§ DIRECTIONS FOR THIS TASK:
Below this line is a listing that includes pictures. Copy exactly, and only, the lines from the one containing "Bloembollenkweker ontvangt 100.000ste" through the one containing "Анкара даст медали"; the pictures do not go in the copy.

§ EXERCISE INPUTS:
####################

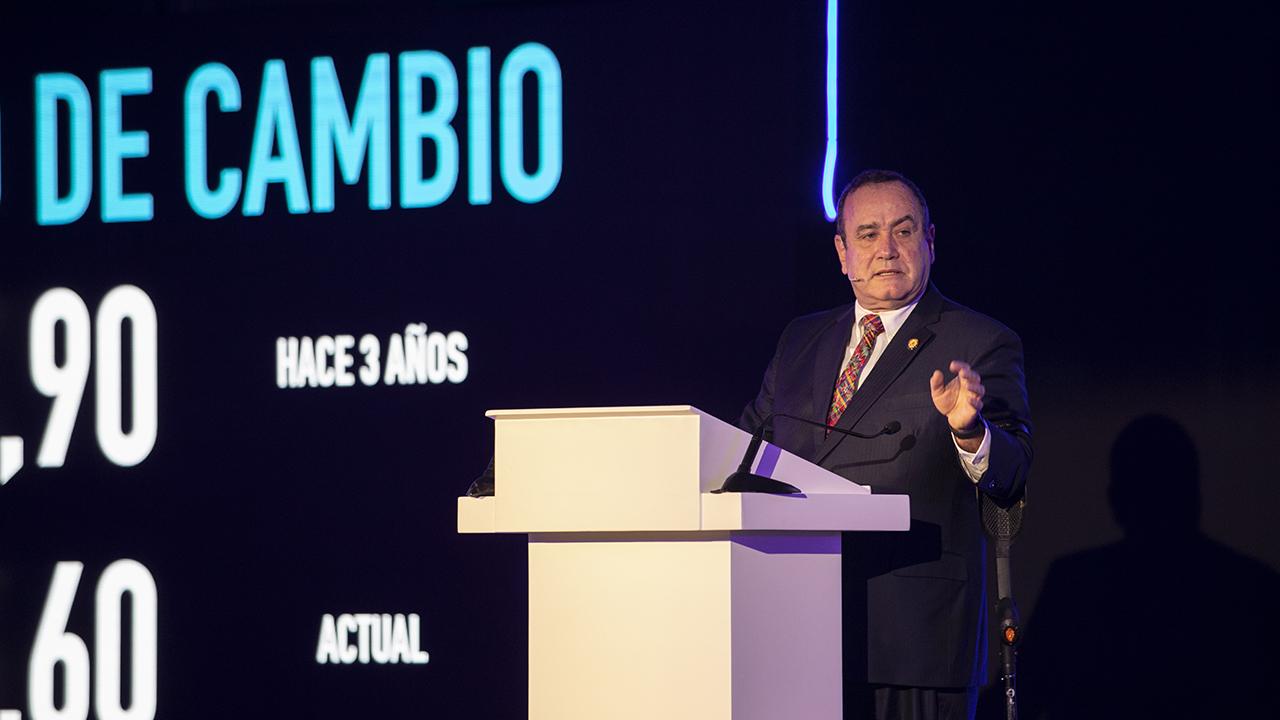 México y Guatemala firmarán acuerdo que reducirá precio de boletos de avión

####################

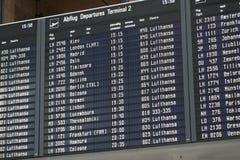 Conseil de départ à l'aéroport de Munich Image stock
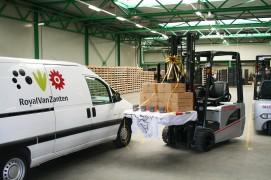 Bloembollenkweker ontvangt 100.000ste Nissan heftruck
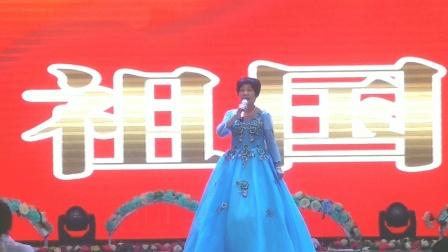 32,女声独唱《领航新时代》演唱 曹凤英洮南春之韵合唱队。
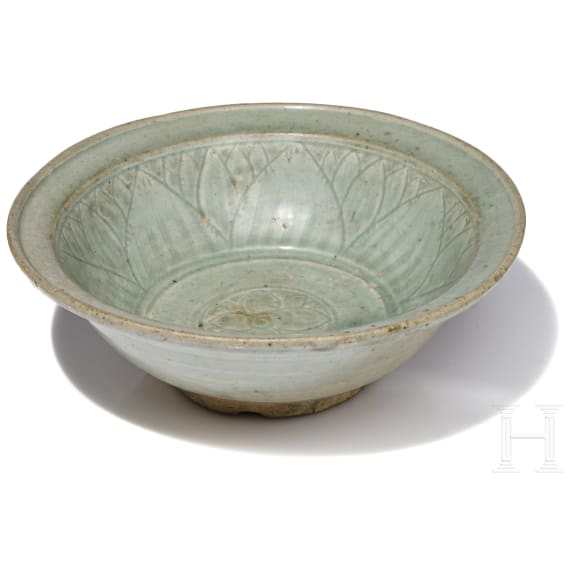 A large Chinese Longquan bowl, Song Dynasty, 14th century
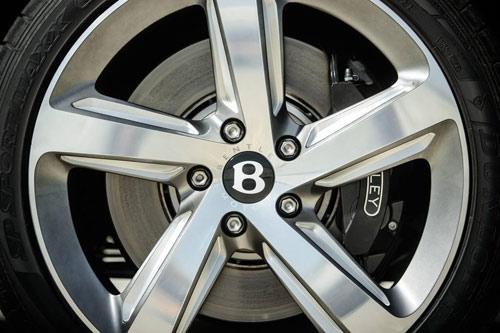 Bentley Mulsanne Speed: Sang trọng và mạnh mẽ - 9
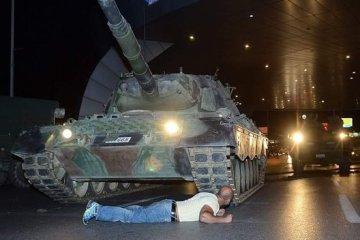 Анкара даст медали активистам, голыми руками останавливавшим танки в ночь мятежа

####################

§ SOLUTION TO THE EXERCISE:
 Bloembollenkweker ontvangt 100.000ste Nissan heftruck
 32,女声独唱《领航新时代》演唱 曹凤英洮南春之韵合唱队。
 A large Chinese Longquan bowl, Song Dynasty, 14th century
 Bentley Mulsanne Speed: Sang trọng và mạnh mẽ - 9
 Анкара даст медали активистам, голыми руками останавливавшим танки в ночь мятежа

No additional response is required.